§ **JOB 1**: Pick out every line in the listing below that contains the word "camera", and copy each one.

§ **TEXT SEGMENT**:

┌──

Picire requires that we provide the "set" to minimize as a single file. By default it will minimizes the "lines" in the file. Therefore, we can list each test (i.e., image) on a separate line in our test file. Picire will algorithmically remove lines (i.e., image paths) from this file and test for interesting-ness.

              
                for img in *.png
                do
                  echo "$(pwd)/$img" >> tests.txt
                done
              
            

Next, let's install Picire and run a sample minimization test. We'll just pick a handful of images and say that this is an "interesting" subset. We'll call this interesting_sanity.sh:

              
                #!/bin/bash
                
                # $1 is the "test" file
                # we will look for 10.png, 24.png, and 1024.png
                
                ONE=0
                TWO=0
                THREE=0
                
                for f in $(cat $1)
                do
                  if [ $(basename $f) = "10.png" ]
                  then
                    ONE=1
                  fi
                  
                  if [ $(basename $f) = "24.png" ]
                  then
                    TWO=1
                  fi
                  
                  if [ $(basename $f) = "1024.png" ]
                  then
                    THREE=1
                  fi
                done
                
                if [ $ONE -eq 1 ] && [ $TWO -eq 1 ] && [ $THREE -eq 1 ]
                then
                  exit 0 # interesting <= note this is for picire
                else
                  exit 1
                fi
              
            

After installing Picire, we see that it successfully uses our sanity script to find a subset of images:

              
                # make sure that pip is installed
                sudo apt update
                sudo apt install python3-pip
                sudo pip3 install --upgrade pip
                
                sudo pip3 install picire
                
                ./interesting_sanity.sh path/to/libpng-1.6.34/large-png-suite/tests.txt
                echo $?
                (out)0
                
                # test with no images
                ./interesting_sanity.sh /dev/null 
                echo $?
                (out)1
                
                picire --input path/to/libpng-1.6.34/large-png-suite/tests.txt --test interesting_sanity.sh 
                (out)Reduce session starts for /path/to/libpng-1.6.34/large-png-suite/tests.txt
                (out)        atom: line
                (out)        cache_class: picire.outcome_cache.ConfigCache
                (out)        cleanup: True
                (out)        encoding: ascii
                (out)        input: /path/to/libpng-1.6.34/large-png-suite/tests.txt
                (out)        out: /path/to/libpng-1.6.34/large-png-suite/tests.txt.DATE
                (out)        reduce_class: picire.light_dd.LightDD
                (out)        reduce_config:
                (out)                complement_iterator: builtins.range
                (out)                split: picire.config_splitters.ZellerSplit(n=2)

└──

§ **MATERIAL FOR THE TASK**:
┌──

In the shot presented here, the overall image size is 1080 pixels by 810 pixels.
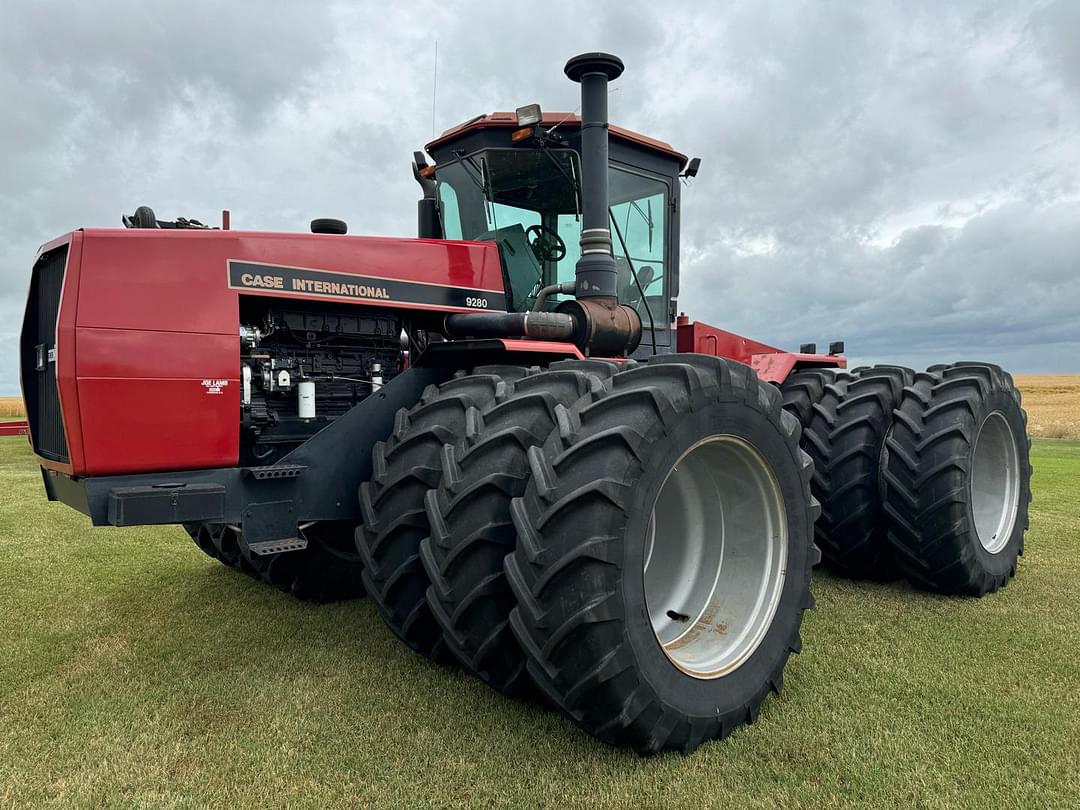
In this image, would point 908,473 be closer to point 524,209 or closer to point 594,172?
point 594,172

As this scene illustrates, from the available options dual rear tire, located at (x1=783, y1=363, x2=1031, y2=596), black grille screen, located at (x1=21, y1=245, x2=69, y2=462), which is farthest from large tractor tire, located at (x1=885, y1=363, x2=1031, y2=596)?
black grille screen, located at (x1=21, y1=245, x2=69, y2=462)

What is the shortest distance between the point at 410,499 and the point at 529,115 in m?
2.14

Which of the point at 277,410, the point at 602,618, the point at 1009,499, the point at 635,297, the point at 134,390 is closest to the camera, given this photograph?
the point at 602,618

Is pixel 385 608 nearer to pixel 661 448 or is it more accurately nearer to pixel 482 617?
pixel 482 617

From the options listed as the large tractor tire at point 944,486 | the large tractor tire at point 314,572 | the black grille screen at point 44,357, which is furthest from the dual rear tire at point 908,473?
the black grille screen at point 44,357

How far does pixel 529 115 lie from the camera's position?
4023mm

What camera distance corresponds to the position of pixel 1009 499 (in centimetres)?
554

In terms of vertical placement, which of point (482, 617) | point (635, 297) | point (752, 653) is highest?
point (635, 297)

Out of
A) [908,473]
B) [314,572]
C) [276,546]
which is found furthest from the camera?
[908,473]

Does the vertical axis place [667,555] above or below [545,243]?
below

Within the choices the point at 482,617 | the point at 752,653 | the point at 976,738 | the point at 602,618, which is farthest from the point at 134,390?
the point at 976,738

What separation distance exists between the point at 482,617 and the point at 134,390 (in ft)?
5.49

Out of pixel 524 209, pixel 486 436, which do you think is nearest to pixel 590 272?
pixel 524 209

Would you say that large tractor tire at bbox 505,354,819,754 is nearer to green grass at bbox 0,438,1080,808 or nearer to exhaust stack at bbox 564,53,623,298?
green grass at bbox 0,438,1080,808
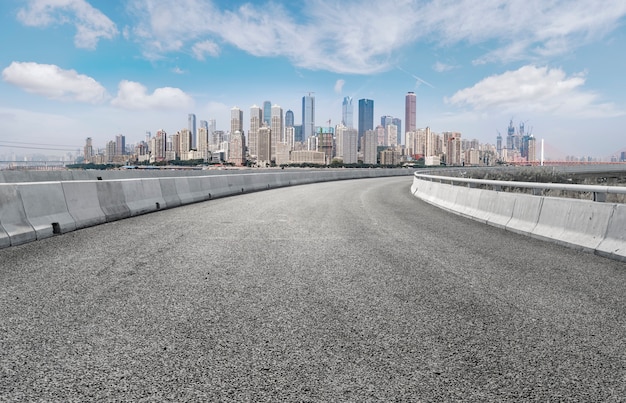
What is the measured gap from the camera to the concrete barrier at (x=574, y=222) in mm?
7883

└──

§ **JOB 2**: Resume the Picire walkthrough after its last line shown.

§ **EXPECTED ANSWER 1**:
Which of the point at 277,410, the point at 602,618, the point at 1009,499, the point at 635,297, the point at 134,390 is closest to the camera, given this photograph?
How far does pixel 529 115 lie from the camera's position?
What camera distance corresponds to the position of pixel 1009 499 (in centimetres)?
which is found furthest from the camera?
What is the measured gap from the camera to the concrete barrier at (x=574, y=222) in mm?

§ **EXPECTED ANSWER 2**:
                (out)                subset_first: True
                (out)                subset_iterator: builtins.range
                (out)        tester_class: picire.subprocess_test.SubprocessTest
                (out)        tester_config:
                (out)                cleanup: True
                (out)                command_pattern: /path/to/tests/interesting_sanity.sh %s
                (out)                encoding: ascii
                (out)
                (out)Initial test contains 1639 lines
                (out)Run #0
                (out)        Config size: 1639
                (out)        Granularity: 2
                (out)        Reduced
                (out)  ...
                (out)Run #33
                (out)        Config size: 4
                (out)        Granularity: 4
                (out)        Reduced
                (out)Run #34
                (out)        Config size: 3
                (out)        Granularity: 3
                (out)        Done
                (out)Result is saved to /path/to/libpng-1.6.34/large-png-suite/tests.txt.DATE/tests.txt.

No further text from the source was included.